▸ EXCERPT:
☆ ☆ ☆

Letter questions James Finies NKBB to King Willem Alexander June 2017

s Highness Majesty King Willem Alexander p/a Kabinet Der Koning Postbus 20016 2500 EA Den Haag Nederland

Bonaire, June 9, 2017

His Highness,

On September 16 , 2013 , during your inaugural visit as our new King to the Caribbean islands of your Kingdom, I , Serrio James Finies, had a personal meeting with you and your Minister of Kingdom Relations Mr. Plasterk. On this historic moment, I on behalf of the people who supported our foundation Nos Kier Boneiru Bek (We want Bonaire back) fight for our United Nations mandated right to a “full measure of self-government” pursuant to article 73 of the UN Charter, I petitioned your Majesty to do your utmost in your power and influence to first stop the politicians and government of Holland from bullying, and intimidating our local politicians and from famishing our peoples when we started the discussion to initiate the process of self-governance and political equality. Secondly, I petitioned your Majesty because the current constitutional status was imposed on our peoples without a referendum to decide whether or not we agree to this new status. This discussion was witnessed by the Kingdom representation Mr Stolte, the governor of Bonaire, Mrs. Emerencia where Your Royal Highness pledged to me and the people of Bonaire that Your Highness will cooperate to give the people of Bonaire their “full measure of self-government” and to continue together working on the healing and reconciliation process , building together a unified and prosperous Kingdom.
Your highness’ promise and pledge was confirmed in writing by your Minister Mr Plasterk in an official letter reference nr# 2014-0000012853 dated January 8, 2014 where was stated that ……“ the people of Bonaire have the right to let their voices be heard and that all acquired and inherited rights are indivisible and respected in their totality by the Cabinet”
As your highness is aware, I personally sacrificed 222 days of continuous day and night vigil protest at our government building till this referendum was held by the government. The peoples of Bonaire rejected this current status in a decisive indisputable No- vote of 65.55% in the December 18, 2015 referendum.
However the Dutch government is not respecting this democratic decision and voice of our peoples and have made the first reading in October of 2016 and now have on the agenda for the new to be formed government the second and definitive reading to annex and anchor Bonaire and its peoples in the Dutch constitution. Meanwhile since this unlawful new status came into effect on October 10, 2010 and the new open immigration policy our population almost doubled mostly with Dutch Europeans, and if this is not halted immediately we will soon become a minority, direction to be assimilated and exterminated as the Bonerian peoples by substitution.
With this letter I address myself on behalf of the people of Bonaire to you our King and as Head of the State of the Kingdom of the Netherlands in the knowledge and comfort of your pledge to me and the Bonerian peoples on the 16th November 2013.

☆ ☆ ☆

▸ PROVIDED MATERIAL:
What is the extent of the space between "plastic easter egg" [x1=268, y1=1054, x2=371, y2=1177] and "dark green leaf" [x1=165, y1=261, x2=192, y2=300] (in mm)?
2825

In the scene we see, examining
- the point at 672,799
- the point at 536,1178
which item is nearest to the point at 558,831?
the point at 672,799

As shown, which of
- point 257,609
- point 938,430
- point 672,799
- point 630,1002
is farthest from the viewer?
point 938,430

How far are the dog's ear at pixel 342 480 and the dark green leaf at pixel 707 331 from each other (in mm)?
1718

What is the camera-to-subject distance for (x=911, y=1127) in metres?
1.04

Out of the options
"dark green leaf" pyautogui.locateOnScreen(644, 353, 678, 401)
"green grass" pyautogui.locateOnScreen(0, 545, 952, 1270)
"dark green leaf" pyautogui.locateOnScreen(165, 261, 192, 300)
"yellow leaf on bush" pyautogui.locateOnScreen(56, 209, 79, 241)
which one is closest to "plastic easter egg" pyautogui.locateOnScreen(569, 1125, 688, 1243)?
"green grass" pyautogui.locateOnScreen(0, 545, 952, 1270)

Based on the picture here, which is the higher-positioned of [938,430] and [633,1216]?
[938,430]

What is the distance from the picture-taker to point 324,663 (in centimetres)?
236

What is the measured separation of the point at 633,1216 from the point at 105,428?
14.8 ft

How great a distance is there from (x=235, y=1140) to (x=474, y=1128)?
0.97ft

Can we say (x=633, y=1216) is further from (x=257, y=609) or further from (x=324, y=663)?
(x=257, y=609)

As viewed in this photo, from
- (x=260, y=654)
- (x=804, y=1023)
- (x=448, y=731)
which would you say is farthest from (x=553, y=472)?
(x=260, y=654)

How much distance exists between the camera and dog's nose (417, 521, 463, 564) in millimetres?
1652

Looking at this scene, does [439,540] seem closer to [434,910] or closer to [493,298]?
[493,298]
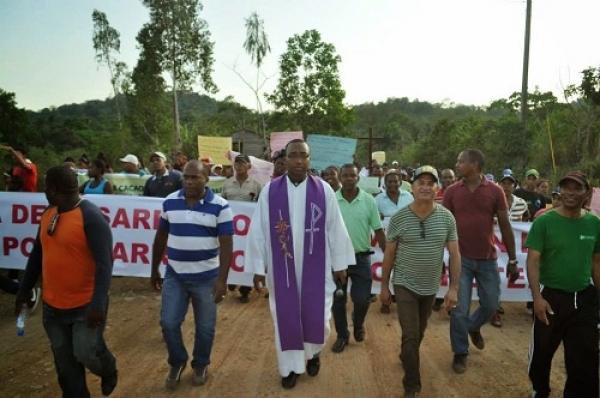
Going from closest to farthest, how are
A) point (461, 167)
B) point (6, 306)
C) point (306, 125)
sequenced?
point (461, 167), point (6, 306), point (306, 125)

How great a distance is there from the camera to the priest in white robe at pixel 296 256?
12.9ft

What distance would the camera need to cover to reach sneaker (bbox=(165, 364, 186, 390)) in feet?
13.0

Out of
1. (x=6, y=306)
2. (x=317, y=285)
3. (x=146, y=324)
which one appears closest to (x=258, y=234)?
(x=317, y=285)

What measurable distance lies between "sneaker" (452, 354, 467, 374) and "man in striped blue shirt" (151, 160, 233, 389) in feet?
7.94

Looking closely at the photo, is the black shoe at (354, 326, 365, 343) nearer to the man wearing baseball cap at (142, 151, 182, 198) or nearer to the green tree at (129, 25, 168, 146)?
the man wearing baseball cap at (142, 151, 182, 198)

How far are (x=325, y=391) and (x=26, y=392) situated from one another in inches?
102

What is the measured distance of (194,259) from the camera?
3.86 metres

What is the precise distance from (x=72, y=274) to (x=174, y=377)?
4.74 feet

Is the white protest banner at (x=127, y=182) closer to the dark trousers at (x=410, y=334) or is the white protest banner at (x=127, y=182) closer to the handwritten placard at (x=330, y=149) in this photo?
the handwritten placard at (x=330, y=149)

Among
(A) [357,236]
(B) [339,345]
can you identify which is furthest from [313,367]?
(A) [357,236]

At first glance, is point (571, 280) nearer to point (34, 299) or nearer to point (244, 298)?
point (244, 298)

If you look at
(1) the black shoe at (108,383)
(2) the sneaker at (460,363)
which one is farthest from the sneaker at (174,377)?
(2) the sneaker at (460,363)

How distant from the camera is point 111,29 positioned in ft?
130

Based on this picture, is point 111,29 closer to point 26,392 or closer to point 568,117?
point 568,117
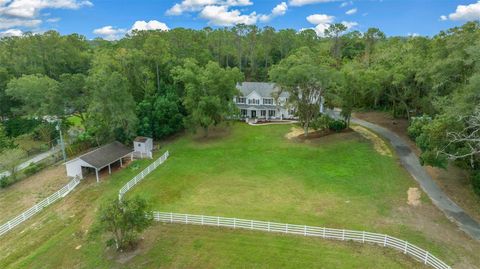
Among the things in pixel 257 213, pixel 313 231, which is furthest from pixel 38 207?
pixel 313 231

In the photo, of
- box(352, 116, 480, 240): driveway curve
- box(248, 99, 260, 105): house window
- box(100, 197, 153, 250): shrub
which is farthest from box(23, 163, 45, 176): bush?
box(352, 116, 480, 240): driveway curve

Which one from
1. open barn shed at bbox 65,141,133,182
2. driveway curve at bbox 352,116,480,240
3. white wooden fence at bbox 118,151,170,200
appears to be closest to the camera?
driveway curve at bbox 352,116,480,240

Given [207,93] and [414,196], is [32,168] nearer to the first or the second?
[207,93]

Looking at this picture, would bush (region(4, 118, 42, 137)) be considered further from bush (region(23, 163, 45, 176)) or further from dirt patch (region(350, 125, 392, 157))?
dirt patch (region(350, 125, 392, 157))

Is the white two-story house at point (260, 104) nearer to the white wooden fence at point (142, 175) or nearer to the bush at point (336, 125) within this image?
the bush at point (336, 125)

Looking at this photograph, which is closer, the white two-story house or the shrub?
the shrub

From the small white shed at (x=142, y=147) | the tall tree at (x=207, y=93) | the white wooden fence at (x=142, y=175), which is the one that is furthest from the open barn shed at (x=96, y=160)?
the tall tree at (x=207, y=93)
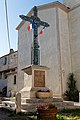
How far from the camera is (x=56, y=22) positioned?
18.8 metres

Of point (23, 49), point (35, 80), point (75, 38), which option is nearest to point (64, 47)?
point (75, 38)

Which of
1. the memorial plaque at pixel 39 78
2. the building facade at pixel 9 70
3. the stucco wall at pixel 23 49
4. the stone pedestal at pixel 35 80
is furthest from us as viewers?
the building facade at pixel 9 70

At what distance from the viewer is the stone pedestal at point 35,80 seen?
32.3 feet

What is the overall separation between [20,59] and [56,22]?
845cm

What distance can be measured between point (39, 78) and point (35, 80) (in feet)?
0.93

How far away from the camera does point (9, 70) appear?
3325cm

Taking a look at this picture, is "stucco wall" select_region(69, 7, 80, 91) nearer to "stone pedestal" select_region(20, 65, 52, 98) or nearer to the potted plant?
"stone pedestal" select_region(20, 65, 52, 98)

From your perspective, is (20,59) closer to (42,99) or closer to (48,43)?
(48,43)

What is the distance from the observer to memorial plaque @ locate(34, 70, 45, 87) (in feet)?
33.3

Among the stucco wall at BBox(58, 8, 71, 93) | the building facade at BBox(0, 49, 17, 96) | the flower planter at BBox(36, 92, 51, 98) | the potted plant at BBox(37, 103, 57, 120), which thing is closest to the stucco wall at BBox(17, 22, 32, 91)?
the building facade at BBox(0, 49, 17, 96)

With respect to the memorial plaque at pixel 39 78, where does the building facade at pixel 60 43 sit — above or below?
above

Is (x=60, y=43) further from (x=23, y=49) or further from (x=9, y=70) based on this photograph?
(x=9, y=70)

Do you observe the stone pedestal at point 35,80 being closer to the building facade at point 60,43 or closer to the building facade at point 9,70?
the building facade at point 60,43

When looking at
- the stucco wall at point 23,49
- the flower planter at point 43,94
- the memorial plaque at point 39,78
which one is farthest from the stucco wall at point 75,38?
the flower planter at point 43,94
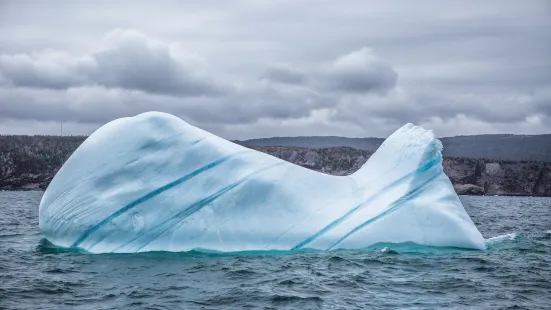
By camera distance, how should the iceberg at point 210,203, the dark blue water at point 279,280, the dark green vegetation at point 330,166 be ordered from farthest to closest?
the dark green vegetation at point 330,166
the iceberg at point 210,203
the dark blue water at point 279,280

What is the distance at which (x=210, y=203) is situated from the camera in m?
12.2

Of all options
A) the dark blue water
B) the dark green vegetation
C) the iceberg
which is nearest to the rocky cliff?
the dark green vegetation

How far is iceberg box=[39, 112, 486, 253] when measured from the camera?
11.9m

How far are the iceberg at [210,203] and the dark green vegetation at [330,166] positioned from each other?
7016 centimetres

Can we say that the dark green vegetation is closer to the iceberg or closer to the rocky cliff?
the rocky cliff

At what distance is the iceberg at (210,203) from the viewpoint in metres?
11.9

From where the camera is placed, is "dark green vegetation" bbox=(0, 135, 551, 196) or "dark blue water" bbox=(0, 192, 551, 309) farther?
"dark green vegetation" bbox=(0, 135, 551, 196)

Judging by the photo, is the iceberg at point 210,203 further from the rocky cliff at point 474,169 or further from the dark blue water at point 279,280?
the rocky cliff at point 474,169

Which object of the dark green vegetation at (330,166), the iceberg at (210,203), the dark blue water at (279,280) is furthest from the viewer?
the dark green vegetation at (330,166)

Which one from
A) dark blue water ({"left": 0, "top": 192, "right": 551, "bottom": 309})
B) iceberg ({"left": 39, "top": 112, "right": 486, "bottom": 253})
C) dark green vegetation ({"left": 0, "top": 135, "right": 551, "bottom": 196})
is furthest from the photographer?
dark green vegetation ({"left": 0, "top": 135, "right": 551, "bottom": 196})

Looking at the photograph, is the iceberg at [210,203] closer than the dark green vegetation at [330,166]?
Yes

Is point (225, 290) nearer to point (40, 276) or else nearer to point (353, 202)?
point (40, 276)

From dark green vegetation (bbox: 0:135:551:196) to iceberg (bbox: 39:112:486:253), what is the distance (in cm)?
7016

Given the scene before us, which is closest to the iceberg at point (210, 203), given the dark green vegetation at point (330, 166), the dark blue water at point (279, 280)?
the dark blue water at point (279, 280)
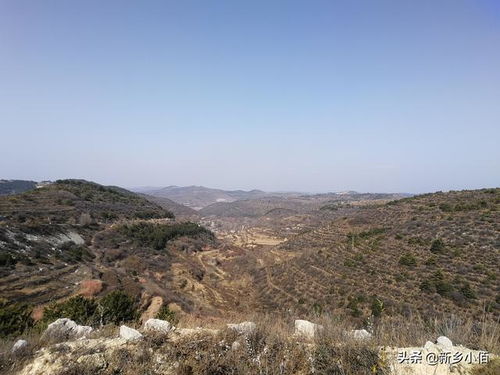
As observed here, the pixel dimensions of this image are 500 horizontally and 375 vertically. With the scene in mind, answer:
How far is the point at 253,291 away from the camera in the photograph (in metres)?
34.0

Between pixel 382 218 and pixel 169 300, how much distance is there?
34.6 metres

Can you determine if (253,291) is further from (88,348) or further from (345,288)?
(88,348)

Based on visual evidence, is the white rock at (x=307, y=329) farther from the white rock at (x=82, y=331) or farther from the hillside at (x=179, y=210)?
the hillside at (x=179, y=210)

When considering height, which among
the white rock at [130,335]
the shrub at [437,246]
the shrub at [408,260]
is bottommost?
the shrub at [408,260]

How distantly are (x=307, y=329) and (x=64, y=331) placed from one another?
537 cm

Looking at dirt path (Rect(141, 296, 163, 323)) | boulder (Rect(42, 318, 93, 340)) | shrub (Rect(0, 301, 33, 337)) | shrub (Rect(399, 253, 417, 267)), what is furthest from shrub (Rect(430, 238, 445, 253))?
shrub (Rect(0, 301, 33, 337))

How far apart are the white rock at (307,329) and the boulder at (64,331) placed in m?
4.59

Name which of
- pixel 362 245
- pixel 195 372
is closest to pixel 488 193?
pixel 362 245

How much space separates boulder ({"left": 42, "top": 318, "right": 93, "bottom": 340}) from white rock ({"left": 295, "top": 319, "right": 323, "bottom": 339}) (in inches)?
181

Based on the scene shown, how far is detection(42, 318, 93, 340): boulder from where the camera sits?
19.8 feet

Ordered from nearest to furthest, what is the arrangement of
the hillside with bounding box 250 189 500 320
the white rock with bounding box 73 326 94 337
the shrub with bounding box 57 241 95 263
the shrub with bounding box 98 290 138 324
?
the white rock with bounding box 73 326 94 337 < the shrub with bounding box 98 290 138 324 < the hillside with bounding box 250 189 500 320 < the shrub with bounding box 57 241 95 263

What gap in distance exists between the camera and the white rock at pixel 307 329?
5717 mm

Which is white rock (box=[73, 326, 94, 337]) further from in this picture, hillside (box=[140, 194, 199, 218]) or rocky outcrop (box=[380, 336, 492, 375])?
hillside (box=[140, 194, 199, 218])

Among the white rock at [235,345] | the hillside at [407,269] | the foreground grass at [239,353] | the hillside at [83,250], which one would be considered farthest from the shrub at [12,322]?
the hillside at [407,269]
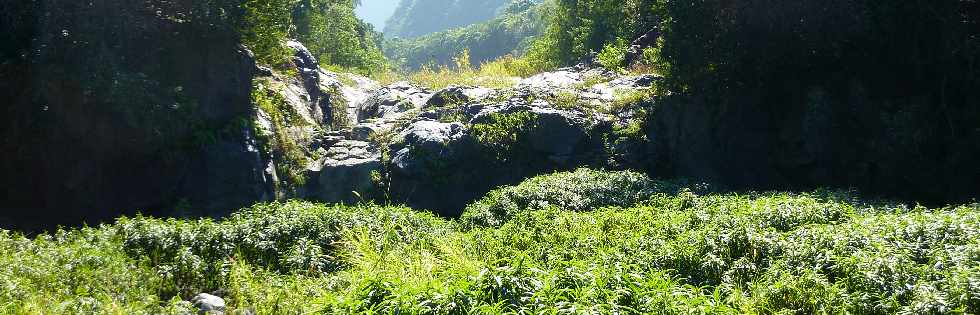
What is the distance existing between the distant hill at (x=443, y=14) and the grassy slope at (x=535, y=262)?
4055 inches

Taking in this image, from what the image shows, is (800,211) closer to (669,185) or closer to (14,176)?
(669,185)

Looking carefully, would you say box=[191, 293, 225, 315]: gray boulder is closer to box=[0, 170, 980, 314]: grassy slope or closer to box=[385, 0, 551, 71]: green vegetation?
box=[0, 170, 980, 314]: grassy slope

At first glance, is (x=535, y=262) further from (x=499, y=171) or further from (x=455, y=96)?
(x=455, y=96)

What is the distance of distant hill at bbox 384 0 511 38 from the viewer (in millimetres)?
115500

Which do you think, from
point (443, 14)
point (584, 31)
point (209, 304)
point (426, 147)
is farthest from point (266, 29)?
point (443, 14)

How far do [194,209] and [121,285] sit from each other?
17.3 ft

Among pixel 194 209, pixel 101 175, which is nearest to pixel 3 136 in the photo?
pixel 101 175

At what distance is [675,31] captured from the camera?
1441 centimetres

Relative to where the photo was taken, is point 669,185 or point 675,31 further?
point 675,31

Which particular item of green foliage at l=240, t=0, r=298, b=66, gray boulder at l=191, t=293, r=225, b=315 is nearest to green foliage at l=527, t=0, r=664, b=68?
green foliage at l=240, t=0, r=298, b=66

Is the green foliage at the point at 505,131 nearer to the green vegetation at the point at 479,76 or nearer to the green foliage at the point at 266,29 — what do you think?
the green vegetation at the point at 479,76

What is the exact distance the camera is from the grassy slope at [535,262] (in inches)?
204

☆ ☆ ☆

▸ LIST OF TASKS:
A. According to the letter, how many days of continuous day and night vigil protest did the writer keep at the government building?
B. Translate this sentence from the letter into Spanish: "The peoples of Bonaire rejected this current status in a decisive indisputable No- vote of 65.55% in the December 18, 2015 referendum."
C. Based on the letter, decide whether each statement holds: (i) The new status came into effect in 2012. (ii) The Dutch government made the first reading in October of 2016. (iii) The letter was written in Curaçao.
The entries come from a separate source.

▸ SOLUTIONS BELOW:
A. 222 days.

B. Los pueblos de Bonaire rechazaron este estatus actual con un voto decisivo e indiscutible por el No del 65,55 % en el referéndum del 18 de diciembre de 2015.

C.
(i) No: "came into effect on October 10, 2010"
(ii) Yes: "have made the first reading in October of 2016"
(iii) No: "Bonaire, June 9, 2017"